Why have recent reports been showing an increase in the number of mortgages being in arrears? More specifically the interest-only mortgages? And furthermore specifically, those on buy-to-let homes?

Interest only mortgages are typically mortgages that are seen to be taken by investors searching for a more affordable option to the standard mortgage scheme.

So, why has it been found that those who hold interest-only mortgages are more likely to be in arrears today?

In a recent study by the Central Bank, it was found that this is the case for investors on an interest-only mortgage deal for buy-to-let homes.

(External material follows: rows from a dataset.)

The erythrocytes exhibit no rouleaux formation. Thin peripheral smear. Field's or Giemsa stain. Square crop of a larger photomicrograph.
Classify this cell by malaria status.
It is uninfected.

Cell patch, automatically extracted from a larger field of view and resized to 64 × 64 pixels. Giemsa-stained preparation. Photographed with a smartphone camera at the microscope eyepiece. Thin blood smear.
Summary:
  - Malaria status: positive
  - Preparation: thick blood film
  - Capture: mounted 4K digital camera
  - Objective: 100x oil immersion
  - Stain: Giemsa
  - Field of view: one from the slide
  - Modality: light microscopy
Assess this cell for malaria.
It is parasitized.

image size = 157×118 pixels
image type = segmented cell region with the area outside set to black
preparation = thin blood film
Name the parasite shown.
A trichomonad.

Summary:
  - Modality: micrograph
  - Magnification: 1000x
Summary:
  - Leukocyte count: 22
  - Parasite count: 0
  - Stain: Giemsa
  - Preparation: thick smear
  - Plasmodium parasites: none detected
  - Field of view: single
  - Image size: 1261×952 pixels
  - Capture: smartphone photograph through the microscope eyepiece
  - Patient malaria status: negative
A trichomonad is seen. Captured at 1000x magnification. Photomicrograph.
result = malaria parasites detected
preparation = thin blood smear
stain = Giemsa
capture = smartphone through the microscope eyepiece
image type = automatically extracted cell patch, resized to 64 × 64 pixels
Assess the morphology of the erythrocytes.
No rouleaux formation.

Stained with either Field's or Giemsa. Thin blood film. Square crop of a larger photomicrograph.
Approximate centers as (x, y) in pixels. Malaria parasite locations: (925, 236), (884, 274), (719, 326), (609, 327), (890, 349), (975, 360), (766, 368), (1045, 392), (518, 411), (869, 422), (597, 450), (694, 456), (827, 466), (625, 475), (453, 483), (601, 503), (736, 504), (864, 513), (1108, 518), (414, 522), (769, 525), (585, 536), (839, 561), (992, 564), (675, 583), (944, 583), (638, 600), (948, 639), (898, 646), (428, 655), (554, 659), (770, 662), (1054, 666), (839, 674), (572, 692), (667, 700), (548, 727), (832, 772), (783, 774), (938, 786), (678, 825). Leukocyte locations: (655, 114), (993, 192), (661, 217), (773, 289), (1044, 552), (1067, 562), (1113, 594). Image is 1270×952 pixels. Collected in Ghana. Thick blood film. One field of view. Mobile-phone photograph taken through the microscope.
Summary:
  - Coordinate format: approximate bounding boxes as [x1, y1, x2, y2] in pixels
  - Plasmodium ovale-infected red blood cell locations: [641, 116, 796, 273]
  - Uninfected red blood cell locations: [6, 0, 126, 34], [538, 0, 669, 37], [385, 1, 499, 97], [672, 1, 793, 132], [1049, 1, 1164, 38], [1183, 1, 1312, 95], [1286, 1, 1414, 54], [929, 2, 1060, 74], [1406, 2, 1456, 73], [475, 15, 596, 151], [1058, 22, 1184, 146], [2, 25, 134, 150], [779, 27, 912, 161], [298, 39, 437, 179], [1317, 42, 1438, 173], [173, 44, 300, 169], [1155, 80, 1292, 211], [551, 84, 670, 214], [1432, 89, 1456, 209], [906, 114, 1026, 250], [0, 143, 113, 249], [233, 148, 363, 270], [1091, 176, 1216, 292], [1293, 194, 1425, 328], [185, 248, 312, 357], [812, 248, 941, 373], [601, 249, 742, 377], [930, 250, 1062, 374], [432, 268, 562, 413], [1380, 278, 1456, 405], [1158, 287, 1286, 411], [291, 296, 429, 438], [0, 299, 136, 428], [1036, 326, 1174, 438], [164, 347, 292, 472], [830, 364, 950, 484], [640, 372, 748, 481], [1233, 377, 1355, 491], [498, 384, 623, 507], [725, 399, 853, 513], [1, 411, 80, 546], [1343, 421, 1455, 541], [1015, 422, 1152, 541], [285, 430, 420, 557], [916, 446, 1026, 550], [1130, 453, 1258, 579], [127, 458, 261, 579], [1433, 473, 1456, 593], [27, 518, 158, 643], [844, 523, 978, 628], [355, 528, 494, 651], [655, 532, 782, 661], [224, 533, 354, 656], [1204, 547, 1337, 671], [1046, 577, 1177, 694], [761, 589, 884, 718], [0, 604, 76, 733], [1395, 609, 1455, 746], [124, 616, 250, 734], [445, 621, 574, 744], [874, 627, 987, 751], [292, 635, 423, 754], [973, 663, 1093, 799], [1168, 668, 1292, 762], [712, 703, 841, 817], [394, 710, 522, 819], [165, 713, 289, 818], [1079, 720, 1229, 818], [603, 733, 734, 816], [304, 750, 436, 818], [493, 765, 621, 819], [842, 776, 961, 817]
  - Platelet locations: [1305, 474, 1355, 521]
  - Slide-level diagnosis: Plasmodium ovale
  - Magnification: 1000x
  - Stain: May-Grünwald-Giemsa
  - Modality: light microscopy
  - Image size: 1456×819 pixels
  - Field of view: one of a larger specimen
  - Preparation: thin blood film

The surplus in interest-only mortgages that we are seeing today was initiated by buyers of high end and expensive properties during the last housing boom.

It is predicted now, that we will see a strong increase in the amount of homeowner to go into arrears as nearly a third of the interest-only mortgages have plans to make the switch to paying a traditional capital and interest mortgage from present 2018 to 2022.

It is not of a coincidence that we see the correlation of those in arrears from those in buy-to-let homes.

This is because in the past the interest-only mortgages were specifically offered to buyers of this kind.

It was even found that in 2008, prior to the boom, around 40 percent of the buy-to-let homes accounted for were financed by interest-only mortgages.

Since 2015, the central bank has found a dramatic cut back in the percentage of buy to let homes, however.

Now, nearly only 1 percent of buy to let homes are financed by interest-only mortgages.

From this, that 1 percent had a high tendency and likelihood to also be in arrears.

The reason for this steep percentage of interest only mortgages to be in arrears is likely due to the investors hopes that they would be able to sell the home for a higher price, making a steep profit, once the interest-only period had ended.

The investors that did enter their mortgage commitments with these preconceived notions faced a steep loss with the collapse of the market, however.

They found themselves suffering a huge debt and an inability to resell, leaving them in arrears and with the homes they had no intentions of keeping.

It is predicted we will continue seeing this trend as buy-to-let homeowners continue to make the switch from an interest-only mortgage to a more traditional mortgage.